Les détails concernant les modalités d'utilisation ont été précisés dans un arrêté publié ce dimanche, stipulant que des centaines d'agents de sûreté de la SNCF et de la RATP pourraient bientôt être équipés de ces dispositifs.
Quelles seront les gares concernées ?
Les lieux de l’expérimentation incluront des gares majeures telles que Lyon Part-Dieu, Marseille Saint-Charles, ainsi que Paris Austerlitz et Saint-Lazare. Des lignes RER D et E et plusieurs quais seront également concernés. Du côté de la RATP, les agents du « service de grande nuit » à la Gare de Lyon à Paris, ainsi que ceux relevant de secteurs comme Bobigny et Saint-Denis Pleyel, seront partie prenante de cette expérience.
Qui pourra utiliser ces pistolets à impulsions électriques ?
Ces pistolets, souvent appelés Tasers, seront introduits à titre expérimental pendant trois ans, dans le but de gérer des situations à risque. L’arrêté précise que l'expérimentation inclura 10 % des agents de la police ferroviaire. Avec un total de 3 000 agents à la SNCF et 1 000 à la RATP, ce programme s'ajoute à une longue liste d'initiatives pour améliorer la sécurité des usagers.
Les agents sélectionnés devront suivre une formation rigoureuse, qui comprendra au moins 18 heures d'enseignements théoriques et pratiques sur le maniement des pistolets, incluant un entraînement au tir.
Dans quelles conditions pourront-ils être utilisés ?

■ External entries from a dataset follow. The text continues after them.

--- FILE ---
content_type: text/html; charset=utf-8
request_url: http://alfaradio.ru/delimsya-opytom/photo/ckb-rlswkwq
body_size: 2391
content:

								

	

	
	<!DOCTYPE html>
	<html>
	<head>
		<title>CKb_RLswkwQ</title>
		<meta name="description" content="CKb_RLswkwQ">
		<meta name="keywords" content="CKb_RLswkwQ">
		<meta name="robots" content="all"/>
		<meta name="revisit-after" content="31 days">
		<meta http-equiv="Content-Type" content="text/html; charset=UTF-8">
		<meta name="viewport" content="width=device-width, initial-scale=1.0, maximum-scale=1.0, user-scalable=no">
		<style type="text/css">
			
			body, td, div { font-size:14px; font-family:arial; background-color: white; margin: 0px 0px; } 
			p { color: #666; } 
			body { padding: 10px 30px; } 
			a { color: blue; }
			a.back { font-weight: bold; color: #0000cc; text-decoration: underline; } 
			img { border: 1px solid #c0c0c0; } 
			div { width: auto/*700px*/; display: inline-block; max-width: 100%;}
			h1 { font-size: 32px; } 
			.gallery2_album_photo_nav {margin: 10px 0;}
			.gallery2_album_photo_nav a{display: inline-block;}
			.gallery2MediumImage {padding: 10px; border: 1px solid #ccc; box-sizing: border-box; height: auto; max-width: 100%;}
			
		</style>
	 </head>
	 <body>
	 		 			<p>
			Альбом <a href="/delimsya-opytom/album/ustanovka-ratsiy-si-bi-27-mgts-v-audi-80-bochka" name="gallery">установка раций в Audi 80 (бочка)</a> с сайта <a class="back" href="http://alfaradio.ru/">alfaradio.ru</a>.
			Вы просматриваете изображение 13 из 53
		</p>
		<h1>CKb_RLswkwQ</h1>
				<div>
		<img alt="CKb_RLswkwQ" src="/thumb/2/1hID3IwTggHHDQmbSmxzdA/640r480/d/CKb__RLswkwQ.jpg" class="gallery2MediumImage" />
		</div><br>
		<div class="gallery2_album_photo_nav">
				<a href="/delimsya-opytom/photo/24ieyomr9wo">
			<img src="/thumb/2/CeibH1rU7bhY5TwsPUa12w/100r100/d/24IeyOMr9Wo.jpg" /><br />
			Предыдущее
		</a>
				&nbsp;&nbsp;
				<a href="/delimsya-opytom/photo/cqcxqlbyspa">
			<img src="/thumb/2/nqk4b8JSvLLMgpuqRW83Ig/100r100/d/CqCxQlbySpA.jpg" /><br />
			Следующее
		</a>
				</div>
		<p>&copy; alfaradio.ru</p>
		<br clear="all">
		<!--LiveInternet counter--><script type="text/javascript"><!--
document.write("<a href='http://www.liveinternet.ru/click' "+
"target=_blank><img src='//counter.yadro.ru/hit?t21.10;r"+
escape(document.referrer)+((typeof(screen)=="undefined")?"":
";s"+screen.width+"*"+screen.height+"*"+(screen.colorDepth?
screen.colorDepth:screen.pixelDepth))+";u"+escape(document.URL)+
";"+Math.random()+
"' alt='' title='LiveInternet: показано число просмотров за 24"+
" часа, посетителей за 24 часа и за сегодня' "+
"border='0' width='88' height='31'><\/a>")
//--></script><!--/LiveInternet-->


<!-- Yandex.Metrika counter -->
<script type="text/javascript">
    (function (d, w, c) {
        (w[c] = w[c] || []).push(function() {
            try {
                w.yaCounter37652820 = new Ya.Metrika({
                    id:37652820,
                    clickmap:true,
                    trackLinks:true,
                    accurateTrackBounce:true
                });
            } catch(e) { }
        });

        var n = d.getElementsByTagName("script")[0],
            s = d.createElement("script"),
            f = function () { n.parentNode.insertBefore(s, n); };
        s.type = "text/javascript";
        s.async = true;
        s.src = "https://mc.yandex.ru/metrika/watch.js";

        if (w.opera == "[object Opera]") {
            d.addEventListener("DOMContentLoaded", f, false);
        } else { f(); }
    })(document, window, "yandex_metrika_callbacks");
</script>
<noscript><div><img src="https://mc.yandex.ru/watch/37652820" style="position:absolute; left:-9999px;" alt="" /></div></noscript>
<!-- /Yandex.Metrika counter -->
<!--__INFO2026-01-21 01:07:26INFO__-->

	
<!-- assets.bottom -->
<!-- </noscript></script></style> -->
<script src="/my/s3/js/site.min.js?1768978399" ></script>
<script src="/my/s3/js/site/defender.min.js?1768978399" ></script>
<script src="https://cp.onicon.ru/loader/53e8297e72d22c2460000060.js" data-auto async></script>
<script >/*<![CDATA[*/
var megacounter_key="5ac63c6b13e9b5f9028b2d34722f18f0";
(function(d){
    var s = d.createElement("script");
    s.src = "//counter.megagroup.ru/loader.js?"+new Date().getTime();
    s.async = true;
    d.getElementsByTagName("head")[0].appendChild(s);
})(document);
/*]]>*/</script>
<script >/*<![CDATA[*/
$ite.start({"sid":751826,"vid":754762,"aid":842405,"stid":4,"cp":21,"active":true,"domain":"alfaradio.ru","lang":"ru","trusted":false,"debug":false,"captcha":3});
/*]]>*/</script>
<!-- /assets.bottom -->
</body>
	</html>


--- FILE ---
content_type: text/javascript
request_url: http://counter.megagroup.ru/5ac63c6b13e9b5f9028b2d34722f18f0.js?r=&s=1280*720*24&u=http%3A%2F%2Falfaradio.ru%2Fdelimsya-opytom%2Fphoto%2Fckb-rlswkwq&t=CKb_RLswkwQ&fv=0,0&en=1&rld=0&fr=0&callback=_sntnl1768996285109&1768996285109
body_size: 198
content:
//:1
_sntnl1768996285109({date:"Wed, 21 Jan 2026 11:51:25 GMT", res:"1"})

Il est crucial de noter que l'usage de ces pistolets à impulsions électriques est strictement réglementé. Ils ne pourront pas être employés contre des enfants, des femmes enceintes, ni sur des conducteurs de véhicules en mouvement. L’expérimentation sera suivie de près, avec un rapport prévu sur le nombre et la composition des patrouilles, les interventions, ainsi que les incidents constatés.

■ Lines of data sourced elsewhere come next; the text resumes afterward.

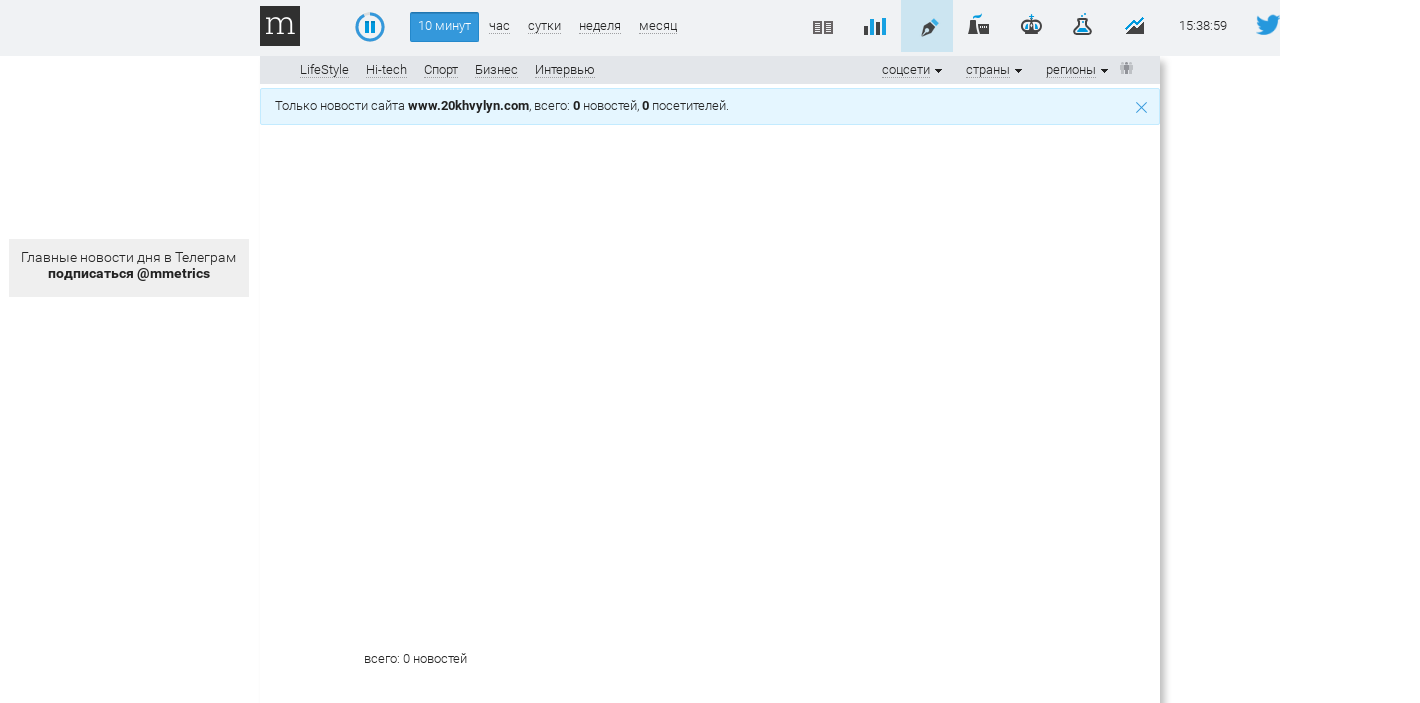

--- FILE ---
content_type: text/html; charset=utf-8
request_url: https://www.google.com/recaptcha/api2/aframe
body_size: 270
content:
<!DOCTYPE HTML><html><head><meta http-equiv="content-type" content="text/html; charset=UTF-8"></head><body><script nonce="G_TFZ4xReLLg5QizkwUbDQ">/** Anti-fraud and anti-abuse applications only. See google.com/recaptcha */ try{var clients={'sodar':'https://pagead2.googlesyndication.com/pagead/sodar?'};window.addEventListener("message",function(a){try{if(a.source===window.parent){var b=JSON.parse(a.data);var c=clients[b['id']];if(c){var d=document.createElement('img');d.src=c+b['params']+'&rc='+(localStorage.getItem("rc::a")?sessionStorage.getItem("rc::b"):"");window.document.body.appendChild(d);sessionStorage.setItem("rc::e",parseInt(sessionStorage.getItem("rc::e")||0)+1);localStorage.setItem("rc::h",'1769269157953');}}}catch(b){}});window.parent.postMessage("_grecaptcha_ready", "*");}catch(b){}</script></body></html>

--- FILE ---
content_type: image/svg+xml
request_url: https://mediametrics.ru/img/oil_barrel.svg
body_size: 2732
content:
<?xml version="1.0"?>
<svg version="1.1" xmlns="http://www.w3.org/2000/svg" xmlns:xlink="http://www.w3.org/1999/xlink" width="96" height="96">
    <desc iVinci="yes" version="4.6" gridStep="20" showGrid="no" snapToGrid="no" codePlatform="0"/>
    <g id="Layer1" name="Layer 1" opacity="1">
        <g id="Shape1">
            <desc shapeID="1" type="0" basicInfo-basicType="0" basicInfo-roundedRectRadius="12" basicInfo-polygonSides="6" basicInfo-starPoints="5" bounding="rect(-22.0003,-30,44.0006,60)" text="" font-familyName="" font-pixelSize="20" font-bold="0" font-underline="0" font-alignment="1" strokeStyle="0" markerStart="0" markerEnd="0" shadowEnabled="0" shadowOffsetX="0" shadowOffsetY="2" shadowBlur="4" shadowOpacity="160" blurEnabled="0" blurRadius="4" transform="matrix(1.22326,0,0,1.22326,48,53.3021)" pers-center="0,0" pers-size="0,0" pers-start="0,0" pers-end="0,0" locked="0" mesh="" flag=""/>
            <path id="shapePath1" d="M74.5167,61.1432 C74.0494,60.4227 73.2653,60.0337 72.4653,60.0325 L72.4653,48.7699 C72.8971,48.5411 73.3167,48.3038 73.724,48.0591 C74.8825,47.3643 75.258,45.8609 74.5632,44.7025 C74.1045,43.9392 73.2959,43.5245 72.4653,43.5233 L72.4653,26.3902 C72.4653,19.6659 59.7837,16.6041 48,16.6041 C36.2163,16.6041 23.5347,19.6659 23.5347,26.3902 L23.5347,43.5245 C22.7053,43.5257 21.8955,43.9404 21.4368,44.7037 C20.742,45.8622 21.1175,47.3643 22.276,48.0604 C22.6833,48.305 23.1029,48.5411 23.5347,48.7711 L23.5347,60.0337 C22.7347,60.0337 21.9518,60.4227 21.4833,61.1432 C20.7469,62.2759 21.0686,63.7915 22.2013,64.528 C22.6319,64.8081 23.0772,65.0772 23.5347,65.3378 L23.5347,77.7673 C23.5347,84.0562 35.4248,90 48,90 C60.5752,90 72.4653,84.0562 72.4653,77.7673 L72.4653,65.3378 C72.9216,65.076 73.3681,64.8069 73.7986,64.528 C74.9314,63.7915 75.2531,62.2759 74.5167,61.1432 M67.5722,45.664 C56.6154,50.1595 39.3858,50.1595 28.4278,45.664 L28.4278,32.5726 C33.1973,35.0191 40.7656,36.1763 48,36.1763 C55.2344,36.1763 62.8027,35.0191 67.5722,32.5726 L67.5722,45.664 M48,21.4972 C60.8431,21.4972 67.5722,25.1327 67.5722,26.3902 C67.5722,27.6477 60.8431,31.2833 48,31.2833 C35.1569,31.2833 28.4278,27.6477 28.4278,26.3902 C28.4278,25.1327 35.1569,21.4972 48,21.4972 M48,53.9027 C54.9127,53.9027 61.8204,52.891 67.5722,50.8775 L67.5722,62.342 C56.6326,67.2326 39.3674,67.2326 28.4278,62.342 L28.4278,50.8775 C34.1796,52.8898 41.0861,53.9027 48,53.9027 M67.5722,77.7673 C67.5722,79.5974 59.6687,85.1069 48,85.1069 C36.3313,85.1069 28.4278,79.5974 28.4278,77.7673 L28.4278,67.6094 C34.1857,69.7819 41.0885,70.8743 48,70.8743 C54.9114,70.8743 61.8143,69.7819 67.5722,67.6094 L67.5722,77.7673 Z" style="stroke:none;fill-rule:evenodd;fill:#000000;fill-opacity:1;"/>
        </g>
    </g>
</svg>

Cette initiative s’inscrit dans le cadre de la loi du 28 avril 2025 sur la sûreté dans les transports. Initialement soutenue par le ministre des Transports Philippe Tabarot, elle avait été temporairement mise en pause en raison d'un vice de forme par le Conseil constitutionnel, selon des informations rapportées par Le Monde.